Monday, 3 February 2014

Argot Message Format - A self describing binary message format

Today I've committed to the Subversion repository the first implementation of the Argot Message format.  This is a feature I've been wanting to add for sometime, and a project I'm currently working on has given me the excuse to get it done.  The idea of the Argot Message format is that a binary message contains both the data and data dictionary with little overhead.

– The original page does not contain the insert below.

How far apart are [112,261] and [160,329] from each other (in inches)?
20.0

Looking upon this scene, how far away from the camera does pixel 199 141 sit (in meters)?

It's easiest to understand with a demonstration.   As part of the Argot test code I've defined a data type called 'demo':

definition demo 1.0:
{
    @short #int8;
    @byte #int16;
    @text #u8utf8;   
};

This rudimentary type contains three fields named 'short', 'byte' and 'text'.  If an instance of this data type were written to a stream it would look like:

00 0a 33  05 h  e  l  l  o  

This can be described as:

short - 2 bytes with value 10.
byte - 1 byte with value 51.
text - 6 bytes with one byte value 5 and the text 'hello'.

If an application received just these 9 bytes alone it would need to have previously known that the sender was sending this 'data' type.  However, with the Argot message format the following is sent:

A  13 01 32  20 00 04 d  e  m  o  01 00 1b 0f 03 0e 05 s  h  o  r  t  0d
28 0e 04 b  y  t  e  0d 01 0e 04 t  e  x  t  0d 08 32  00 0a 33  05 h  e  l  l  o 

The message is now 51 bytes, however, contains a full description of the data format along with the actual data.  Breaking the format down:

A  - Magic value indicating this is an Argot message format.
0x13 - Version of the Argot meta dictionary and Argot message format being used.
0x01 - The number of data types defined.  One here but could be thousands.

Each data type contains a unique identifier, a type name identifier and a type definition.  In this message it contains:

0x32 - The unique identifier for the data type. Integer 50.
20 00 04 d  e  m  o 01 00  - The type location and version.  demo version 1.0.
1b 0f 03 0e 05 s  h  o  r  t  0d 28 0e 04 b  y  t  e  0d 01 0e 04 t  e  x  t  0d 08 - The structure of the data type as defined above.

After the data dictionary is read the actual data is written.

0x32 - The identifier for the data type that follows.  In this case the 'demo' type.
00 0a 33  05 h  e  l  l  o - The actual data.

The first data type is defined as type 50 in this case as the format version 1.3 specifies that the reader assumes that the first 49 data types are known to the recipient.  The other 49 data types include all the Argot meta data types and the following base types:

40 - uint16
41 - uint32
42 - uint64
43 - int8
44 - int16
45 - int32
46 - int64
47 - float32
48 - double64
49 - u8boolean
The base types allow any other data types to be defined.  The data dictionary in the message could contain a large and complex set of data with every part of the data defined.  To write the message in Argot was simply:

msg.writeMessage(baos, MixedData.TYPENAME,
           new MixedData( 10, (short) 51, "hello"));

As I work with this new format, I may add additional elements.  One such idea is to include a reference to a known data dictionary provided by a URL.  In this way no data dictionary is required, yet, both sender and recipient will have a reference to the data types used.  This may be beneficial in Internet of Things applications where an additional 50 bytes may be considered too large.